◆ **Reading text**:
Meanwhile, the poles and wires of the first transcontinental telegraph
were stretching out across the plains and mountains. Reaching
Fort Laramie in September, the telegraph was completed to Salt
Lake City and connected with the line from the west coast on October
24, 1861. That date also marked the end of the pony express which,
although a financial failure that cost W. H. Russell his fortune, had
proved the practicability of the central route to California for year-
round travel.

The Civil War and the Uprising of the Plains
Indians
The outbreak of the Civil War led to the reduction of garrisons at all
outposts. This, coupled with a bloody uprising of the Sioux in
Minnesota in 1862, inspired the Plains Indians, nursing many
grievances, to go on the warpath. In the spring of 1862, many stage
stations along the Platte route were raided and burned. To meet this
threat, volunteer cavalry from Utah rushed east to the South Pass
area, and the Eleventh Ohio Volunteer Cavalry under Col. Wm. O.
Collins was ordered west to Fort Laramie. These raids also prompted
the moving of the overland mail and stage route south to the
Overland Trail and the establishment of Fort Halleck 120 miles to the
southwest. During this period, troops at Fort Laramie continued to
protect the vital telegraph line through South Pass and a still
considerable volume of travelers, principally to Utah.
The next winter was fairly peaceful at Fort Laramie, and of social life
at the post young Caspar Collins wrote to his mother: “They make
the soldiers wear white gloves at this post, and they cut around very
fashionably. A good many of the regulars are married and have their
wives and families with them.” He also indicated that they had a
circulating library, a band, amateur theatricals, and an occasional ball.
However, the dangers of the frontier were ever present, and, later
that winter, troops en route from Fort Laramie to Fort Halleck
encountered weather so severe that several were frozen to death.
Indians continued to steal horses from the overland mail stations,
freighters, and ranchers, and incidents provoked by both whites and
Indians piled up until the whole region was in a state of alarm. Efforts
were made to call the Indians into the forts to treat for peace, but
with little success.

15
At this time the difficulty of detecting the movements of Indian war
parties was demonstrated at Fort Laramie. Returning from a 3-day
scout, without finding a sign of hostile Indians, a large detachment of
troops unsaddled their horses and let them roll on the parade
grounds. Suddenly, at midday, a daring party of 30 warriors dashed
through the fort, drove the horses off to the north and escaped, with
all but the poorest animals, despite a 48-hour pursuit. The fort’s
commander, Major Wood, was described by his adjutant as “the
maddest man I ever saw.”

(Extracted data entries)
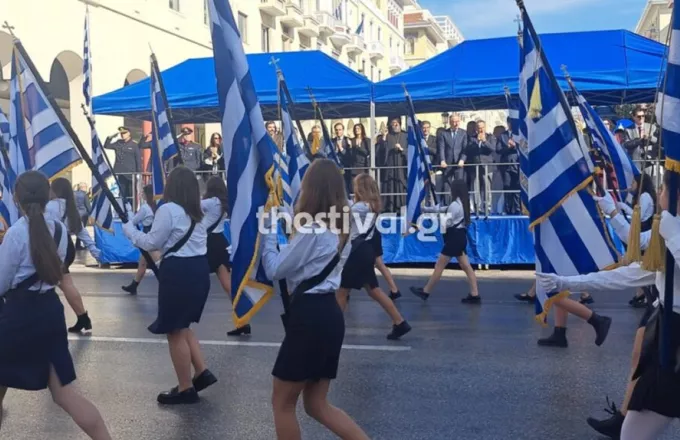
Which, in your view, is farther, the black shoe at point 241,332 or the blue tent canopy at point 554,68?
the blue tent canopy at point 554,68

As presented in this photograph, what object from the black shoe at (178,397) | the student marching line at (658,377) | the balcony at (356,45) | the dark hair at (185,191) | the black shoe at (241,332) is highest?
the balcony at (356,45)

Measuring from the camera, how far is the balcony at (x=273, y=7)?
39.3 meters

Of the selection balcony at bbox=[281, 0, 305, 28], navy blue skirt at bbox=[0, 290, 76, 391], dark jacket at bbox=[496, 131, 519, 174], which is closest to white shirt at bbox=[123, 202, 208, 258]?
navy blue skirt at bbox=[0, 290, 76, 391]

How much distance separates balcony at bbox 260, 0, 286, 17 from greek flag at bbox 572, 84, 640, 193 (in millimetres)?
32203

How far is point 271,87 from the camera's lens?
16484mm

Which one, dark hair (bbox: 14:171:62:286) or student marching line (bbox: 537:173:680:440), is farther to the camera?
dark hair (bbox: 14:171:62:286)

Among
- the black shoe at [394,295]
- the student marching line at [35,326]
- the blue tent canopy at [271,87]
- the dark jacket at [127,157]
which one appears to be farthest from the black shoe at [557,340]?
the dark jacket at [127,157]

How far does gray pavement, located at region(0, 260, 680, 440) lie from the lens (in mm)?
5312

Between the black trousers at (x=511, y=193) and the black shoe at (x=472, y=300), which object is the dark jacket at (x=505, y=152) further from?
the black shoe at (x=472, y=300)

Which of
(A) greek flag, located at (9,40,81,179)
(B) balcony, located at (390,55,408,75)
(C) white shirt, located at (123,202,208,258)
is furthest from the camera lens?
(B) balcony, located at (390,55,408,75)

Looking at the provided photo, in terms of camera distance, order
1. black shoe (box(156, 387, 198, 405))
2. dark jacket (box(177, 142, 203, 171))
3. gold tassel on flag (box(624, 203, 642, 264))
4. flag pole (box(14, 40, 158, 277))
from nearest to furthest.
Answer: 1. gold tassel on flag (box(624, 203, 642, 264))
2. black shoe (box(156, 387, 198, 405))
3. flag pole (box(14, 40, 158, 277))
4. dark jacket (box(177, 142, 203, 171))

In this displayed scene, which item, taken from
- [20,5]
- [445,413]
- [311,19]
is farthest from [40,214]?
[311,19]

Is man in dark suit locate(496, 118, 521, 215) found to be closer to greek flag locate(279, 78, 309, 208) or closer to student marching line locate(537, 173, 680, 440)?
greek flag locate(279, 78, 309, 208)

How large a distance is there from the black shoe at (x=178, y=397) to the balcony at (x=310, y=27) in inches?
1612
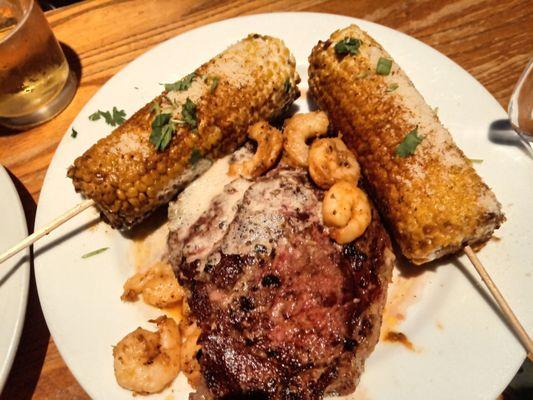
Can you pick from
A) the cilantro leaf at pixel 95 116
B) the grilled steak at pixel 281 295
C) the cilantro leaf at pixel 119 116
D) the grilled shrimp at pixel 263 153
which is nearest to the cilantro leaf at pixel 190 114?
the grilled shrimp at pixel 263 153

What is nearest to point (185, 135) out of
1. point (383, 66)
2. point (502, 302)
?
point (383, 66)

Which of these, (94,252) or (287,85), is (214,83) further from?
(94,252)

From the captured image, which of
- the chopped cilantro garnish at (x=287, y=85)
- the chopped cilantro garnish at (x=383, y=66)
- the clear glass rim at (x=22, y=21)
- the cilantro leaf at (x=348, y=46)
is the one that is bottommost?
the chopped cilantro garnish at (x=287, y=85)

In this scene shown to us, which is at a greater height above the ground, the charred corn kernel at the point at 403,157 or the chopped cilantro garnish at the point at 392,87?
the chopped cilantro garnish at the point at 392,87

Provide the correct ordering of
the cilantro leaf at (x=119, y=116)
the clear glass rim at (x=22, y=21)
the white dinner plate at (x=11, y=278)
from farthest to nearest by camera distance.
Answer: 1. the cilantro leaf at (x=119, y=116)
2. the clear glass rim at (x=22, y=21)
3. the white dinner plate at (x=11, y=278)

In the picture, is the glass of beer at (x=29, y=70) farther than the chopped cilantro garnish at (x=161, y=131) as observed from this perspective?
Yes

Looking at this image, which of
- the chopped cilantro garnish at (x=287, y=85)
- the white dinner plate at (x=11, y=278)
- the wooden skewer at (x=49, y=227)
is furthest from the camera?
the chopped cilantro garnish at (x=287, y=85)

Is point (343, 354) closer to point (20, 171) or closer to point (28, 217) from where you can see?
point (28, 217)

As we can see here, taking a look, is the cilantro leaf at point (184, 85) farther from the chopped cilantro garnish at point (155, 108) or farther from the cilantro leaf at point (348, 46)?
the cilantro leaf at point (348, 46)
--
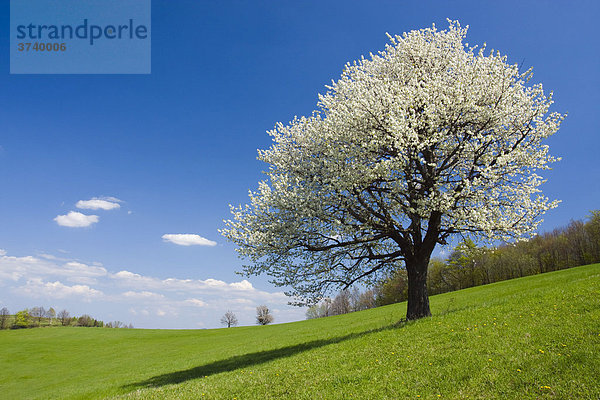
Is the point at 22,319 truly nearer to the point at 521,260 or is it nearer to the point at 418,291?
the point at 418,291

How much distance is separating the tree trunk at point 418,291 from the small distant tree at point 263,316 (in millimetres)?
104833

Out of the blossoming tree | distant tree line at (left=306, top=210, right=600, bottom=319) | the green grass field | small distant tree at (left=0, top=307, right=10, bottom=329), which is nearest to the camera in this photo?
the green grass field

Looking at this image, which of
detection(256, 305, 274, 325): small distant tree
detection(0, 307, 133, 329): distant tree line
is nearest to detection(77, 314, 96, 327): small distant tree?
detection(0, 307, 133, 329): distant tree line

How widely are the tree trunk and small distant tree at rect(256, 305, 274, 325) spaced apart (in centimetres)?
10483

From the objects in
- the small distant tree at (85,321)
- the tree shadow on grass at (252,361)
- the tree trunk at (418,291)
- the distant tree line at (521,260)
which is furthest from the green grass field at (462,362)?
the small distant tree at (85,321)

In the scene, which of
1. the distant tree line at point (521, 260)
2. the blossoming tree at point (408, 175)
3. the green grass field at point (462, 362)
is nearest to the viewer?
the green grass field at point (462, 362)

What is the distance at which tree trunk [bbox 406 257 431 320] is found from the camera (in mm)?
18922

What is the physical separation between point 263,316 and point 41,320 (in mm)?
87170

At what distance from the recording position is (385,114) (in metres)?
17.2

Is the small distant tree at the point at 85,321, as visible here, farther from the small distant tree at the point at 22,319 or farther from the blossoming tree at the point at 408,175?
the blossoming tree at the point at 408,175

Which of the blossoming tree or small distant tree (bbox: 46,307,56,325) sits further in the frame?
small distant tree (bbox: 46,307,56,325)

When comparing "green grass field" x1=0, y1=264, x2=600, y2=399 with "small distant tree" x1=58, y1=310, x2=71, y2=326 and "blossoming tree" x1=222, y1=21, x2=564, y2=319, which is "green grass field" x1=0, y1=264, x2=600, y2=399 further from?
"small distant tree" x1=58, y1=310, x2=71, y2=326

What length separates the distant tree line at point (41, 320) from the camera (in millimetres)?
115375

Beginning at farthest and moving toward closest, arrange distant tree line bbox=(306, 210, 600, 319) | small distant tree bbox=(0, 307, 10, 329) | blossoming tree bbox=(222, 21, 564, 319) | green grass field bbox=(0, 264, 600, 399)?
--
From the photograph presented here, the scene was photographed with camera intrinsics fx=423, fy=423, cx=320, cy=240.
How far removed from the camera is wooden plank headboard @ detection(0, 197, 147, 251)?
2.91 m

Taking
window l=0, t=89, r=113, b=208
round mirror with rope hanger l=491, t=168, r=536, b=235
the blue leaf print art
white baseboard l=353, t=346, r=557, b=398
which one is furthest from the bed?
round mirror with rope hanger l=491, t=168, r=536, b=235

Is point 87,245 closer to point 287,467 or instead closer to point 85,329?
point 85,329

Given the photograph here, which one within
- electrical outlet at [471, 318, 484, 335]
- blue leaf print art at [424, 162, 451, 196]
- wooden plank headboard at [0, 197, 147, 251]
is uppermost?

◆ **Requirements**:
1. In the Fort Laramie text, on what date did the telegraph line connect with the line from the west coast?
2. Resume the Fort Laramie text after its final sentence.

◆ **Set of answers**:
1. October 24, 1861.

2.
Fort Laramie in 1863. Note “Old Bedlam” to the right of the
flagpole. From a sketch in the University of Wyoming
Archives by Bugler C. Moellman, 11th Ohio Volunteer
Cavalry.
Later in 1864, after another attempt to make peace with the northern
Indians had failed, Gen. R. B. Mitchell ordered the strengthening of
the defenses along the road to South Pass. Several former stage and
pony express stations were strengthened and garrisoned. Fort
Sedgwick, near Julesburg, and Fort Mitchell, at Scottsbluff, were

16
among those established. Fort Laramie became headquarters of a
district extending from South Pass east to Mud Springs Station.
Meanwhile, Indian raids along the South Platte River virtually cut off
Denver from the east for 6 weeks.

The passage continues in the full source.